Lime, pressed into acting by his business associates, checks his files and plans and realizes they're not encrypted, causing him to panic. Also seeing that Dr Slaughter has accessed the patient archives most recently, Lime flees the office. Having failed to apprehend Darren and informed by Jack, Dalziel and the inspectors race to Lime's home, only to find him missing and an empty case of shotgun shells. Answering the door at his flat, Jack and Sarah are cornered by Lime, who holds them at gunpoint while a grievously mutilated Darren appears. Promising to get him medical attention and pay him further, Lime tells Darren to kill Jack and Sarah so he can keep his hands clean; Jack points out that Lime will just shoot Darren once he does and make it look like a murder suicide, citing Ponsonby as another example of him killing any loose ends. Darren jumps onto Lime, causing Lime to shoot off Darren's remaining hand before Jack disarms him.
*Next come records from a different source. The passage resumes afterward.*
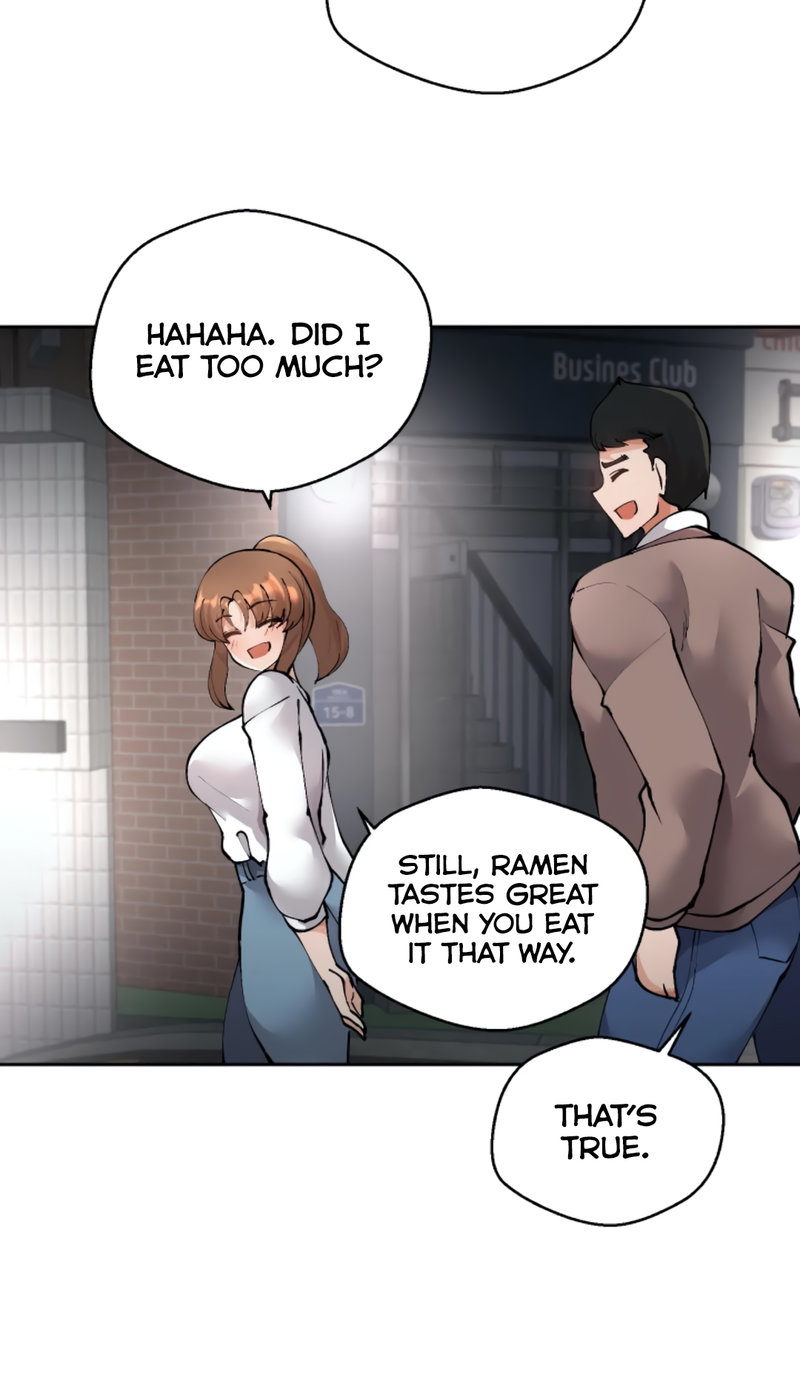Nude Cam Girlfriend chapter 27 page 9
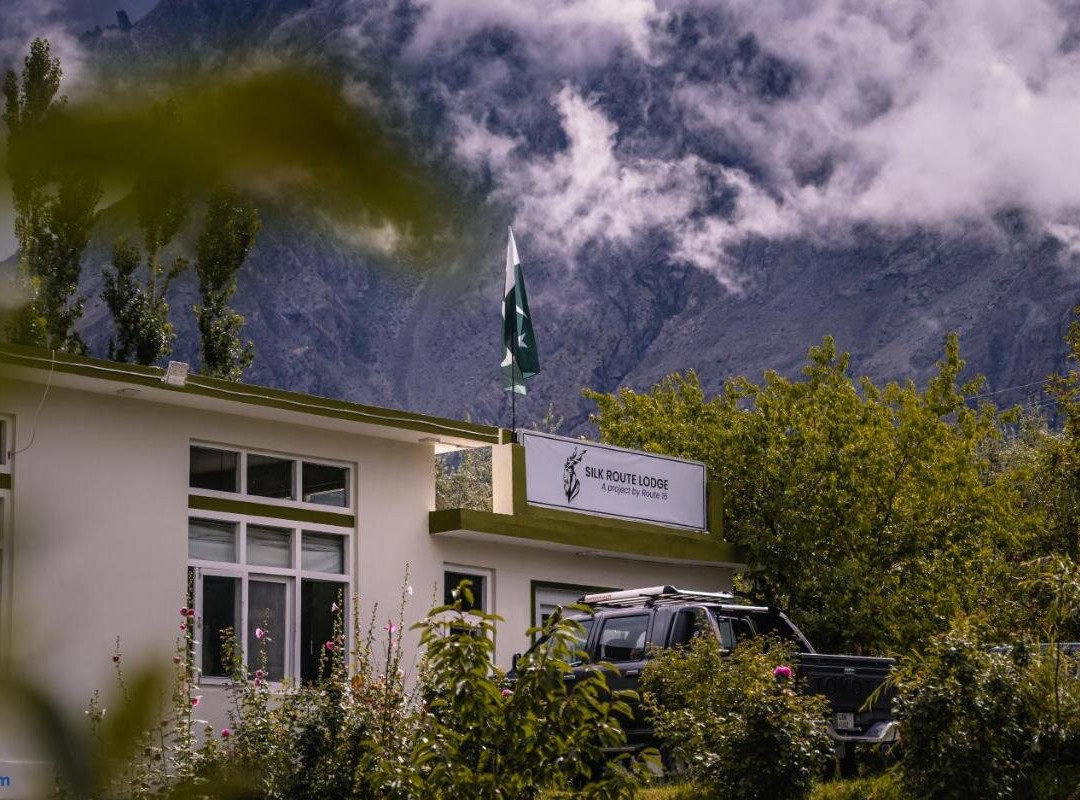 Silk Route Lodge - Hunza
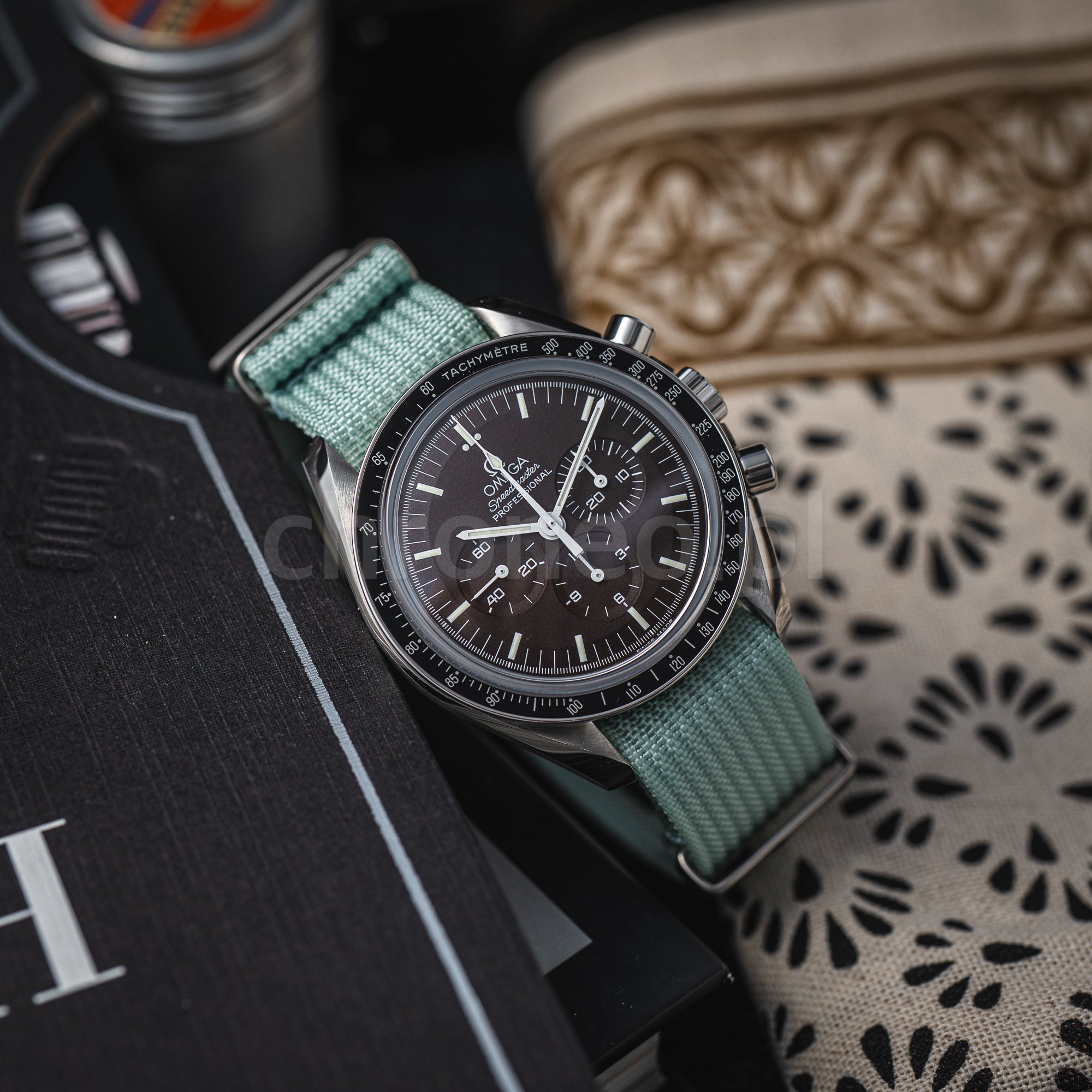 NATO Mint - Miętowy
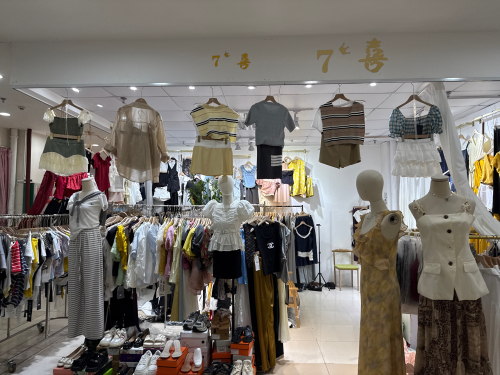 七喜studio(中心商业广场店)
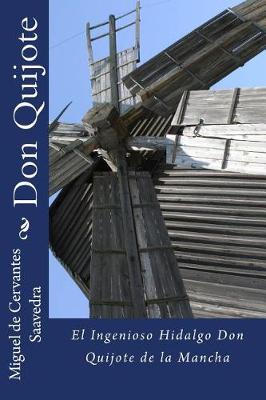 Cover of Don Quijote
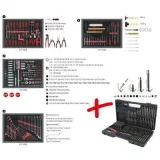 Werkzeugsatz KS TOOLS 713.0515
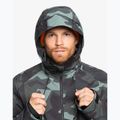 Kurtka snowboardowa męska Quiksilver Mission Printed puzzle camo sea spray 4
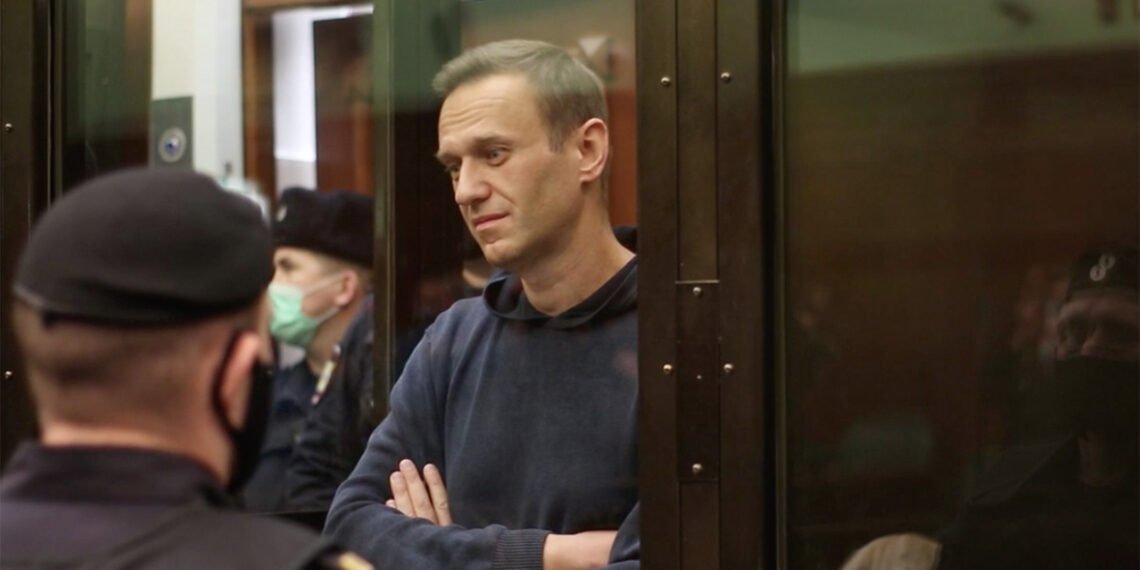 Алексей Навальный. Фото: РБК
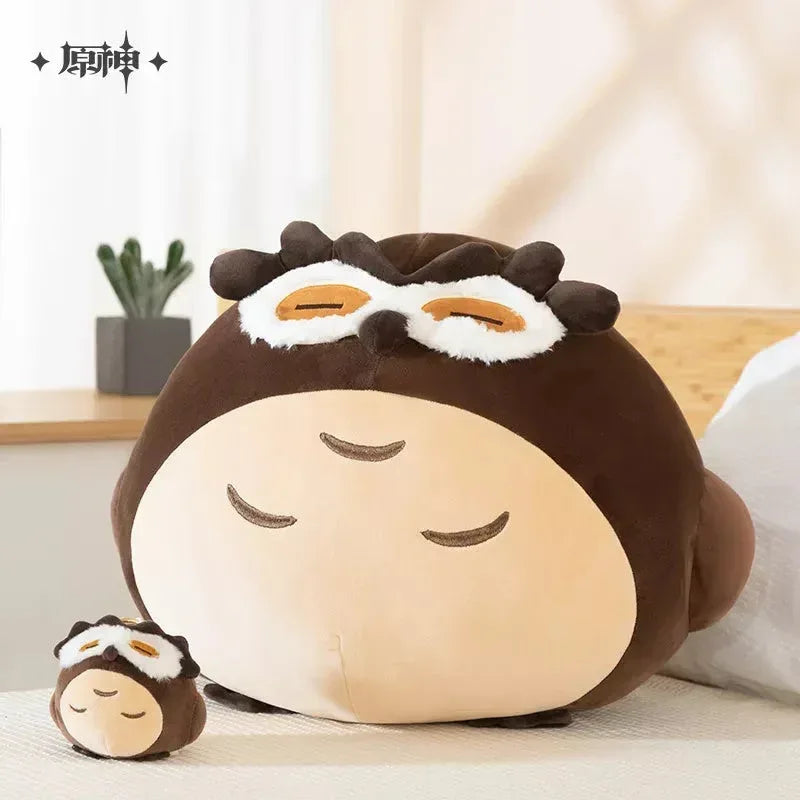 Genshin Impact Teyvat Zoo Theme Diluc Series Plush Toy Plush Toy ACG Go Anime www.acg-go.com Diluc, Plush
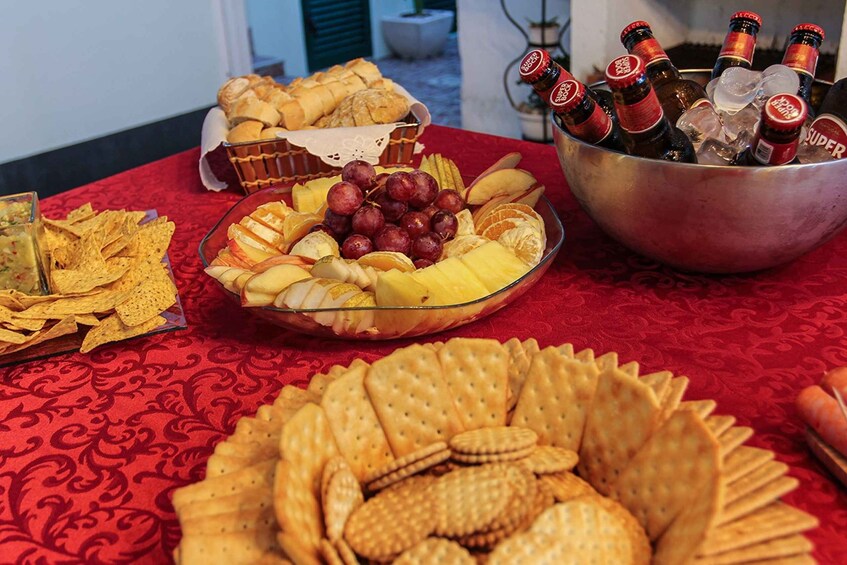 Picture 6 for Activity Azores: Volcanic Wine and Tapas Tasting Party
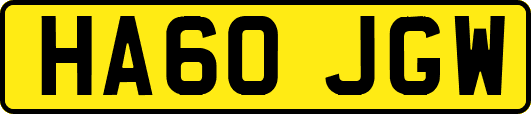 HA60JGW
Forcing the shotgun in Lime's mouth, Jack threatens to kill Lime for revenge against all the slimey businessmen who have tried to frame and kill him for catching them; Lime soils himself and begins crying, prompting Jack to remove the gun from his mouth, taunting that Lime deserves the life imprisonment and resulting sexual assault he'll suffer as police sirens approach. With Lime and Darren arrested and the case closed, Jack and Sarah agree to spend some time together, and kiss.

==Television adaptation==
In 2003 the novel was adapted into a television film by Clerkenwell Films for the ITV network. It was dramatised by Stuart Hepburn and directed by Sam Miller. Irish actor James Nesbitt played Parlabane, and spoke with his own accent instead of Parlabane's Glaswegian one. The producers had originally wanted Scottish actor Douglas Henshall to play Parlabane, but they were overruled by ITV's commissioners (Henshall had previously played Parlabane in a radio adaptation of the short story "Bampot Central"). Eddie Marsan, Annette Crosbie, Daniela Nardini and Mark Benton also starred. The drama was broadcast by ITV on 5 September 2004.

There were substantial changes to the plot, with Lime being a more sympathetic character and much of his backstory and political leanings removed. Morven Christie played Jenny Dunlop (Jenny Dalziel in the book) and is Parlabane's love interest rather than Sarah Slaughter.

The City of Edinburgh was used for parts of filming in the TV adaptation of the book.